[Spatial reasoning question data]
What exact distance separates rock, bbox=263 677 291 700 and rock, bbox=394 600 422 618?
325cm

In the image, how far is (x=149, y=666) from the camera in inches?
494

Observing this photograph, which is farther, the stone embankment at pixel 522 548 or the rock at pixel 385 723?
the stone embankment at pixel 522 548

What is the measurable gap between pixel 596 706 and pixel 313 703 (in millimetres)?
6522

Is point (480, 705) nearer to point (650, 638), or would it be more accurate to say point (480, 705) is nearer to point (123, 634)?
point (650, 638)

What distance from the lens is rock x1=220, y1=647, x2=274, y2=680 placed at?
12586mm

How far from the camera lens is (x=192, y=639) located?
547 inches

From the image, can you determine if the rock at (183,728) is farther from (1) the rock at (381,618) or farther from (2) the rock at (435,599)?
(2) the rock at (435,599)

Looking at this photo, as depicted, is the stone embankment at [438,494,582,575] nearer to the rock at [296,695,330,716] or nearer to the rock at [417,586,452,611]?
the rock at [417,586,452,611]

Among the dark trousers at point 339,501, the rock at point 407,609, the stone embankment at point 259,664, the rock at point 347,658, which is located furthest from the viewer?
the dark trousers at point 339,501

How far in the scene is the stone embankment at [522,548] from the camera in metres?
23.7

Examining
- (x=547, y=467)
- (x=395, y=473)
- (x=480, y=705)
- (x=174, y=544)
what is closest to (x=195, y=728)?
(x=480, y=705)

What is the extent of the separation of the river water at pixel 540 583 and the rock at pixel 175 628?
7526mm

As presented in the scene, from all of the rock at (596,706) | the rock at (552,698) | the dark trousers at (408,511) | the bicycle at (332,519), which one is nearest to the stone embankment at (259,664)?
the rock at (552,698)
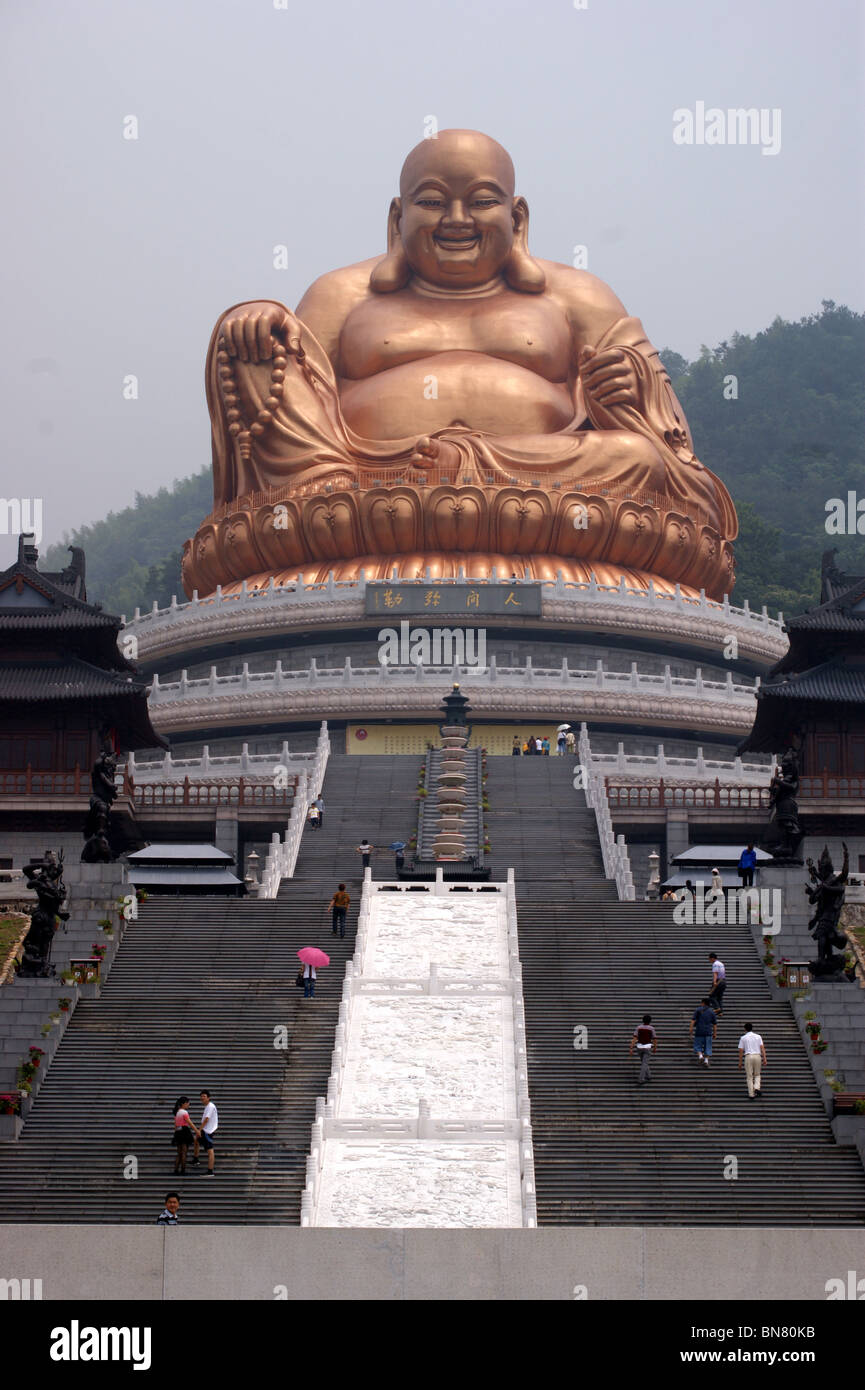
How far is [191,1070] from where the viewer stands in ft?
72.1

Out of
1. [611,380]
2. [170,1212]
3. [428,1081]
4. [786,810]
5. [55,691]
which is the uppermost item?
[611,380]

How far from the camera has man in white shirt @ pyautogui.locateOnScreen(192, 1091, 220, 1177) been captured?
20000mm

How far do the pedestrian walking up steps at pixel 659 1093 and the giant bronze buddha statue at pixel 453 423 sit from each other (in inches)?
671

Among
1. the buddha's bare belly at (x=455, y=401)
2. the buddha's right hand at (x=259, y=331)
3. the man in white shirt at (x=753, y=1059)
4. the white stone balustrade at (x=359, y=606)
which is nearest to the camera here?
the man in white shirt at (x=753, y=1059)

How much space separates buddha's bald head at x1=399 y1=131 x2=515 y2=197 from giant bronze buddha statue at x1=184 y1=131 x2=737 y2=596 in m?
0.04

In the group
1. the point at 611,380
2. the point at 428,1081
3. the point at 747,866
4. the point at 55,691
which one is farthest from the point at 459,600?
the point at 428,1081

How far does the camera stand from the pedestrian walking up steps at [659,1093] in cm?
1955

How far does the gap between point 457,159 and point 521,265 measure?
8.69 feet

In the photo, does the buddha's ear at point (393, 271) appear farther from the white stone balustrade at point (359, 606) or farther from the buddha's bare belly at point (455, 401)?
the white stone balustrade at point (359, 606)

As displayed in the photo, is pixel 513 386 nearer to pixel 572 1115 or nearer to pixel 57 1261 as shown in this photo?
pixel 572 1115

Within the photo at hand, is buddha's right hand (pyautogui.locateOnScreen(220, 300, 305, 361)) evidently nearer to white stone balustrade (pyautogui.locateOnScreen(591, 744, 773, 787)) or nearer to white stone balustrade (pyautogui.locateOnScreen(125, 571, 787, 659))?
white stone balustrade (pyautogui.locateOnScreen(125, 571, 787, 659))

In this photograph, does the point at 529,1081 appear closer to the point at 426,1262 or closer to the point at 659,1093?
the point at 659,1093

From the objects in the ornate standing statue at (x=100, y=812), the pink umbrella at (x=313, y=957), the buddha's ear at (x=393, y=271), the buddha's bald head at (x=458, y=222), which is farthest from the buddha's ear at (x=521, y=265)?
the pink umbrella at (x=313, y=957)
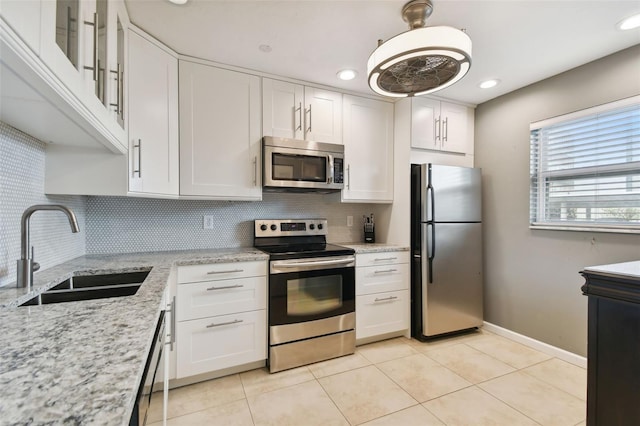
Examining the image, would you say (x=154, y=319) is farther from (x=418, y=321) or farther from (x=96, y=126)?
(x=418, y=321)

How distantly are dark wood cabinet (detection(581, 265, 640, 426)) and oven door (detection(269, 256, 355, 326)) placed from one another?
4.86 ft

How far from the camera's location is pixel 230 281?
6.66ft

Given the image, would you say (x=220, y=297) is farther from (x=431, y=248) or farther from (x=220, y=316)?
(x=431, y=248)

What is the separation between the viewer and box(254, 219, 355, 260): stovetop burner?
2.38 m

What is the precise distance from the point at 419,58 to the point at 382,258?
5.48ft

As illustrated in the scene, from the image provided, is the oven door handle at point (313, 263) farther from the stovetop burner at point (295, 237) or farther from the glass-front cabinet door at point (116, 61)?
the glass-front cabinet door at point (116, 61)

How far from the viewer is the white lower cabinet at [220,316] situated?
1.91 metres

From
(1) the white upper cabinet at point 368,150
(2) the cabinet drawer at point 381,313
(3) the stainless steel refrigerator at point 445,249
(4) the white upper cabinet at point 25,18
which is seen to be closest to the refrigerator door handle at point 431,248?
(3) the stainless steel refrigerator at point 445,249

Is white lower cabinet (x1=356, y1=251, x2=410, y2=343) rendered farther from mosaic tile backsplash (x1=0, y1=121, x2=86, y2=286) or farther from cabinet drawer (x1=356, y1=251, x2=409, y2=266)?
mosaic tile backsplash (x1=0, y1=121, x2=86, y2=286)

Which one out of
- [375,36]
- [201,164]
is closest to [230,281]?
[201,164]

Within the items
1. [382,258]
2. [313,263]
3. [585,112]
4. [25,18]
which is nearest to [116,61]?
[25,18]

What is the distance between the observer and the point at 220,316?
2004 mm

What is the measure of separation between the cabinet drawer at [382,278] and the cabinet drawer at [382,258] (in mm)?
36

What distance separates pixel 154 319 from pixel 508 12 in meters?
2.29
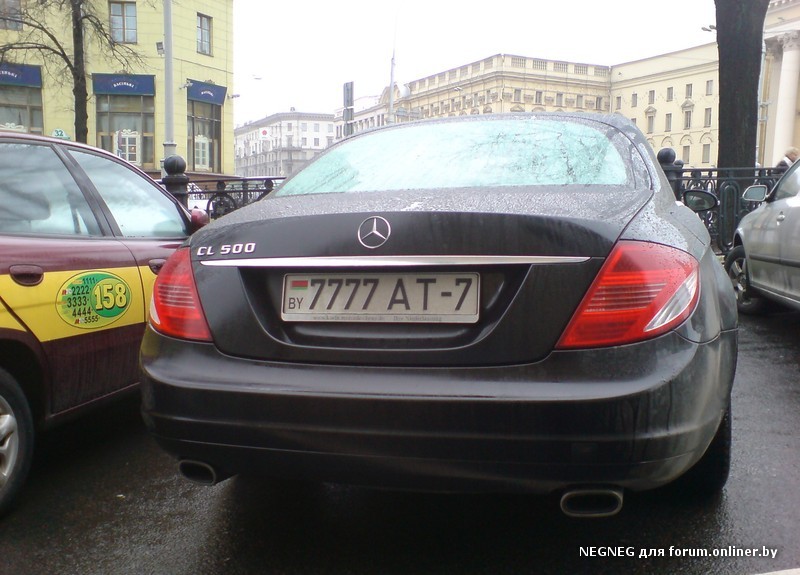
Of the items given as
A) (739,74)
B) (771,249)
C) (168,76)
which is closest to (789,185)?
(771,249)

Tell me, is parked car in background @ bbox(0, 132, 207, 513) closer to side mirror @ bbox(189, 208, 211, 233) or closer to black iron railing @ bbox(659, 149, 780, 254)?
side mirror @ bbox(189, 208, 211, 233)

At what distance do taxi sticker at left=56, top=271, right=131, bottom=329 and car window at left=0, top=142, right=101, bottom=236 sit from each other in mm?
250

> _THE REQUEST_
Write the full listing out again with every line unchanged, but include no pictures.

> _WORKED SOLUTION_
What exact distance separates rock, bbox=263 677 291 700 and rock, bbox=394 600 422 618?
325cm

In the image, how far is (x=149, y=666) from the camera in inches?
494

Observing this photograph, which is farther, the stone embankment at pixel 522 548 or the rock at pixel 385 723?
the stone embankment at pixel 522 548

What is the measurable gap between pixel 596 706 and pixel 313 703 (in millimetres)?
6522

Is point (480, 705) nearer to point (650, 638), or would it be more accurate to say point (480, 705) is nearer to point (123, 634)?
point (650, 638)

What distance from the lens is rock x1=220, y1=647, x2=274, y2=680 placed at?
12586mm

How far from the camera lens is (x=192, y=639) located?
547 inches

From the image, can you determine if the rock at (183,728) is farther from (1) the rock at (381,618) or farther from (2) the rock at (435,599)?
(2) the rock at (435,599)

Looking at this photo, as depicted, is the stone embankment at [438,494,582,575] nearer to the rock at [296,695,330,716] or nearer to the rock at [417,586,452,611]?
the rock at [417,586,452,611]

Among the dark trousers at point 339,501, the rock at point 407,609, the stone embankment at point 259,664, the rock at point 347,658, which is located furthest from the viewer?
the dark trousers at point 339,501

How far in the scene is the stone embankment at [522,548] from the camera in metres?
23.7

Examining
- (x=547, y=467)
- (x=395, y=473)
- (x=480, y=705)
- (x=174, y=544)
what is closest to (x=195, y=728)?
(x=480, y=705)

What is the extent of the separation of the river water at pixel 540 583 and the rock at pixel 175 628?
7526mm

As presented in the scene, from all of the rock at (596,706) | the rock at (552,698) | the dark trousers at (408,511) | the bicycle at (332,519), which one is nearest to the stone embankment at (259,664)?
the rock at (552,698)
How far is [191,1070] from where the viewer stands in ft?
72.1

Out of
1. [611,380]
2. [170,1212]
3. [428,1081]
4. [786,810]
5. [55,691]
which is the uppermost item?
[611,380]

How far from the camera has man in white shirt @ pyautogui.locateOnScreen(192, 1091, 220, 1177) been captured?
20000mm

How far do the pedestrian walking up steps at pixel 659 1093 and the giant bronze buddha statue at pixel 453 423 sit from each other (in inches)?
671

Among
1. the buddha's bare belly at (x=455, y=401)
2. the buddha's right hand at (x=259, y=331)
3. the man in white shirt at (x=753, y=1059)
4. the white stone balustrade at (x=359, y=606)
which is nearest to the camera here?
the man in white shirt at (x=753, y=1059)

How much space separates buddha's bald head at x1=399 y1=131 x2=515 y2=197 from giant bronze buddha statue at x1=184 y1=131 x2=737 y2=596 in m?
0.04

In the group
1. the point at 611,380
2. the point at 428,1081
3. the point at 747,866
4. the point at 55,691
which one is farthest from the point at 459,600?
the point at 428,1081

How far does the camera stand from the pedestrian walking up steps at [659,1093] in cm?
1955

How far does the gap between point 457,159 and point 521,265 measure?
8.69 feet

In the photo, does the buddha's ear at point (393, 271) appear farther from the white stone balustrade at point (359, 606) or farther from the buddha's bare belly at point (455, 401)?
the white stone balustrade at point (359, 606)

As displayed in the photo, is pixel 513 386 nearer to pixel 572 1115 or nearer to pixel 57 1261 as shown in this photo?
pixel 572 1115

Within the photo at hand, is buddha's right hand (pyautogui.locateOnScreen(220, 300, 305, 361)) evidently nearer to white stone balustrade (pyautogui.locateOnScreen(591, 744, 773, 787)) or nearer to white stone balustrade (pyautogui.locateOnScreen(125, 571, 787, 659))?
white stone balustrade (pyautogui.locateOnScreen(125, 571, 787, 659))

In this photograph, does the point at 529,1081 appear closer to the point at 426,1262 or closer to the point at 659,1093?
the point at 659,1093

From the objects in the ornate standing statue at (x=100, y=812), the pink umbrella at (x=313, y=957), the buddha's ear at (x=393, y=271), the buddha's bald head at (x=458, y=222), which is farthest from the buddha's ear at (x=521, y=265)?
the pink umbrella at (x=313, y=957)
Examining the image, would you say (x=154, y=319) is farther from (x=418, y=321) or farther from (x=96, y=126)?
(x=418, y=321)

How distantly are dark wood cabinet (detection(581, 265, 640, 426)) and oven door (detection(269, 256, 355, 326)) placed from one another?
4.86 ft

How far from the camera's location is pixel 230 281?
6.66ft

Given the image, would you say (x=220, y=297) is farther from (x=431, y=248) or farther from (x=220, y=316)?
(x=431, y=248)

What is the separation between the viewer and box(254, 219, 355, 260): stovetop burner?
2.38 m

What is the precise distance from the point at 419,58 to the point at 382,258?
5.48ft

As illustrated in the scene, from the image provided, is the oven door handle at point (313, 263) farther from the stovetop burner at point (295, 237) or farther from the glass-front cabinet door at point (116, 61)?
the glass-front cabinet door at point (116, 61)

How far from the viewer is the white lower cabinet at [220,316] situated?
1.91 metres

From
(1) the white upper cabinet at point 368,150
(2) the cabinet drawer at point 381,313
(3) the stainless steel refrigerator at point 445,249
(4) the white upper cabinet at point 25,18
which is seen to be closest to the refrigerator door handle at point 431,248?
(3) the stainless steel refrigerator at point 445,249

Is white lower cabinet (x1=356, y1=251, x2=410, y2=343) rendered farther from mosaic tile backsplash (x1=0, y1=121, x2=86, y2=286) or farther from cabinet drawer (x1=356, y1=251, x2=409, y2=266)?
mosaic tile backsplash (x1=0, y1=121, x2=86, y2=286)

Which one out of
- [375,36]
- [201,164]
is closest to [230,281]?
[201,164]

Within the items
1. [382,258]
2. [313,263]
3. [585,112]
4. [25,18]
which is nearest to [116,61]?
[25,18]

What is the distance between the observer and the point at 220,316?
2004 mm

What is the measure of separation between the cabinet drawer at [382,278] and the cabinet drawer at [382,258] (in mm)?
36

What distance separates pixel 154 319 from pixel 508 12 in meters?
2.29
Of the items given as
A) (739,74)
B) (771,249)
C) (168,76)
which is closest to (789,185)?
(771,249)

Tell me, is parked car in background @ bbox(0, 132, 207, 513) closer to side mirror @ bbox(189, 208, 211, 233) or closer to black iron railing @ bbox(659, 149, 780, 254)?
side mirror @ bbox(189, 208, 211, 233)

At what distance do taxi sticker at left=56, top=271, right=131, bottom=329 and car window at left=0, top=142, right=101, bottom=236 sit from each other in mm?
250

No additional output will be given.